Skład nie urywa kończyn, parafina na drugim miejscu, jednak ja, z niesamowicie suchą skórą ciała nie demonizowałabym tego składnika w kosmetykach do pielęgnacji ciała - bardzo dobrze sprawdza się jako zabezpieczenie przeciwko utracie wody.
Zwolenniczki pielęgnacji bezparabenowej też nie będą zadowolone - osobiście do parabenów nie mam nic, więc używam ;)
Całkiem wysoko w składzie masło kakaowe i olej kokosowy.
Opakowanie: podoba mi się, aż zachęca, żeby wziąć je z półki ;)
Cena: na promocji w Firlicie za około 9 zł.
Zapach: cudowny! <3 Zjadłabym je razem z opakowaniem. Nie jest nachalny, a po nałożeniu na ciało ledwo wyczuwalny. Bardziej wyczuwam czekoladę, kokosa zapachowo jak dla mnie brak.

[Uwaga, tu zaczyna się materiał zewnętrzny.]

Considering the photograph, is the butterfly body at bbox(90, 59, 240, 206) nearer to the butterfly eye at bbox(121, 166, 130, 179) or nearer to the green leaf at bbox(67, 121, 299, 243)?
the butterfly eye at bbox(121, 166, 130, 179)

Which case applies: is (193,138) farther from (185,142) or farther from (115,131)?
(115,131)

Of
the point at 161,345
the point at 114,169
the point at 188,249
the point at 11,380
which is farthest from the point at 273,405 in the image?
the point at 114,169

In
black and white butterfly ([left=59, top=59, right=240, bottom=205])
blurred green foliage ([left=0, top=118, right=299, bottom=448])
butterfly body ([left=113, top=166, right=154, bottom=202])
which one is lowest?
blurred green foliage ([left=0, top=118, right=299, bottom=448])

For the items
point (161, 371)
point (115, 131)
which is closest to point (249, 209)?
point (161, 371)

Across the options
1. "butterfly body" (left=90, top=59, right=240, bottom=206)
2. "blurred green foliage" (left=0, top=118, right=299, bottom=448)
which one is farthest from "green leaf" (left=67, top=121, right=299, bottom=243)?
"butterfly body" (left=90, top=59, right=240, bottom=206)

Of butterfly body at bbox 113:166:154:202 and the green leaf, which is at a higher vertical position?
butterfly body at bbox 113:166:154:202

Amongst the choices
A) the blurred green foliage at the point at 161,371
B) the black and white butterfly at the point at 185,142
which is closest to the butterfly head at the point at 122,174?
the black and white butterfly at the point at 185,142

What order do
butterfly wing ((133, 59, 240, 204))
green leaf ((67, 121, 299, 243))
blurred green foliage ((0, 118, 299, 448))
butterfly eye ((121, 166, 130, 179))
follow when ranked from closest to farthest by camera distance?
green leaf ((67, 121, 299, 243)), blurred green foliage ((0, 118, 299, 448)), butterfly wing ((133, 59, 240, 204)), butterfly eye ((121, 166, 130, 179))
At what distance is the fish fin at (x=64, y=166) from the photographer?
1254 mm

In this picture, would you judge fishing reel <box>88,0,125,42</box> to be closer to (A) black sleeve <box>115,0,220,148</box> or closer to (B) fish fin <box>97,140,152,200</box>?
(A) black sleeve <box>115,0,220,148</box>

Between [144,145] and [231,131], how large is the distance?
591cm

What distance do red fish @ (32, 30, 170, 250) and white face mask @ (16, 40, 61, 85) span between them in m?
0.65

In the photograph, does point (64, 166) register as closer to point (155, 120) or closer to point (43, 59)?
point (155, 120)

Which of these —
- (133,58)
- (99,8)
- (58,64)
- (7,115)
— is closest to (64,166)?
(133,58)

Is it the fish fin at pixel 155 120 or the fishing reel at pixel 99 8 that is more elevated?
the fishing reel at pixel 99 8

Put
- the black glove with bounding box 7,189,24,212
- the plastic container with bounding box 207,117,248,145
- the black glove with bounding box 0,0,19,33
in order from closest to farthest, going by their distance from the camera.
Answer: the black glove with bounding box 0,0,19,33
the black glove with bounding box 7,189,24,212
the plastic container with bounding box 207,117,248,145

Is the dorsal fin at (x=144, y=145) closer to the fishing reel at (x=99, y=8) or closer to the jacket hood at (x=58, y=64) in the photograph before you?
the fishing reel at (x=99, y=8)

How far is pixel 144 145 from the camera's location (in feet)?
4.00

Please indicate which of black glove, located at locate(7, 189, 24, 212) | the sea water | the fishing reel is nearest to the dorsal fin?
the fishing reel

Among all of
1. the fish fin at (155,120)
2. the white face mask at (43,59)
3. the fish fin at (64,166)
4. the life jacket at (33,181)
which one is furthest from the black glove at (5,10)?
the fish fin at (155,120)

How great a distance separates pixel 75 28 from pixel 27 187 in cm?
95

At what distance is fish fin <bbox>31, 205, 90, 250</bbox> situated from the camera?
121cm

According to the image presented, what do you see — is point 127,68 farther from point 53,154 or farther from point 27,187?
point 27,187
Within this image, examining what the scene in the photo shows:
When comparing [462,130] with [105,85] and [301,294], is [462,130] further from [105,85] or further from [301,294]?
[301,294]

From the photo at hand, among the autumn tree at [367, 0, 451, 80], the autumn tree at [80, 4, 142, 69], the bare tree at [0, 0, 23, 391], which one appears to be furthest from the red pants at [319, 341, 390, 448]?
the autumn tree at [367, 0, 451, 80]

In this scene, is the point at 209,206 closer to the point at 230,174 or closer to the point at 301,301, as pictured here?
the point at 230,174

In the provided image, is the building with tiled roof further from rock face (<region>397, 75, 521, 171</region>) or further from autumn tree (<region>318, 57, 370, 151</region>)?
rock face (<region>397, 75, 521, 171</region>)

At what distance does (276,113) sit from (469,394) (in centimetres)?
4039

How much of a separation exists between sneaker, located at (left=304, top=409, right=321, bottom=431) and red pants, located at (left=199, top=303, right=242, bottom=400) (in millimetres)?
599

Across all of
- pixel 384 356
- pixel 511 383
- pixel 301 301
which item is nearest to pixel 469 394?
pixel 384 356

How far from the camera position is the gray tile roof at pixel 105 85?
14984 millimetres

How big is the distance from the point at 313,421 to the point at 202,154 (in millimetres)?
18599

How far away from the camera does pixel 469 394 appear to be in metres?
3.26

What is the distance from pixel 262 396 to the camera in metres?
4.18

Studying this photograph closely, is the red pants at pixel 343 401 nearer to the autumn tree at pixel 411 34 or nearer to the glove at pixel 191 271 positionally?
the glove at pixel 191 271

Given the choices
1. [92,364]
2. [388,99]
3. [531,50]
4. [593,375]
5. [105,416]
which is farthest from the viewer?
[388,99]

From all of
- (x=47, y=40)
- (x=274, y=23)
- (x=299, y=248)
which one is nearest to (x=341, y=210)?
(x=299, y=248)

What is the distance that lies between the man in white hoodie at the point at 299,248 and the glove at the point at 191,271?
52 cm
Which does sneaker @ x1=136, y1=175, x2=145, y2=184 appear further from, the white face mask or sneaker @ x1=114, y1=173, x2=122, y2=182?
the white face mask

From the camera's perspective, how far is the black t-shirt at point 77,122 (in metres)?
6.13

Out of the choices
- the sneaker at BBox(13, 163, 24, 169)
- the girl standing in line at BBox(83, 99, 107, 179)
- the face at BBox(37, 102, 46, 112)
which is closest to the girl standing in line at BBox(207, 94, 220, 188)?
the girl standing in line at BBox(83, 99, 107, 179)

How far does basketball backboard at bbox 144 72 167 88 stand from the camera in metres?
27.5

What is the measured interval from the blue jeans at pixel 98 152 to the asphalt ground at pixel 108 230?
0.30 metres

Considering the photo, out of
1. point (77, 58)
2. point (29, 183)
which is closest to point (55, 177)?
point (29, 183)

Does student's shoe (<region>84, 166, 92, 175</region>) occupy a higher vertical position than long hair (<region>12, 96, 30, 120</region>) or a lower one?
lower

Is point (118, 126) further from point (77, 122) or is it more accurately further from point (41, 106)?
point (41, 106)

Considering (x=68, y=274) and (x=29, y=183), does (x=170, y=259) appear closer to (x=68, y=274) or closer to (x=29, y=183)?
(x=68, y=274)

Konsystencja: nie wiem, czy potraficie sobie to wyobrazić, ale dla mnie to skrzyżowanie masełka z galaretką :P w kolorze brzoskwiniowo-beżowym.
Wydajność: bardzo dobra, starcza na długo.
Działanie: moja skóra dowiedziała się w końcu, co oznacza nawilżenie i natłuszczenie. Efekt utrzymywał się nawet po kolejnym prysznicu, co dla mnie jest niesamowite wręcz.
Jednak jest jeden minus - trzeba się dobrze przyłożyć do rozsmarowania, ponieważ niedokładne wmasowanie skutkuje smugami na ciele.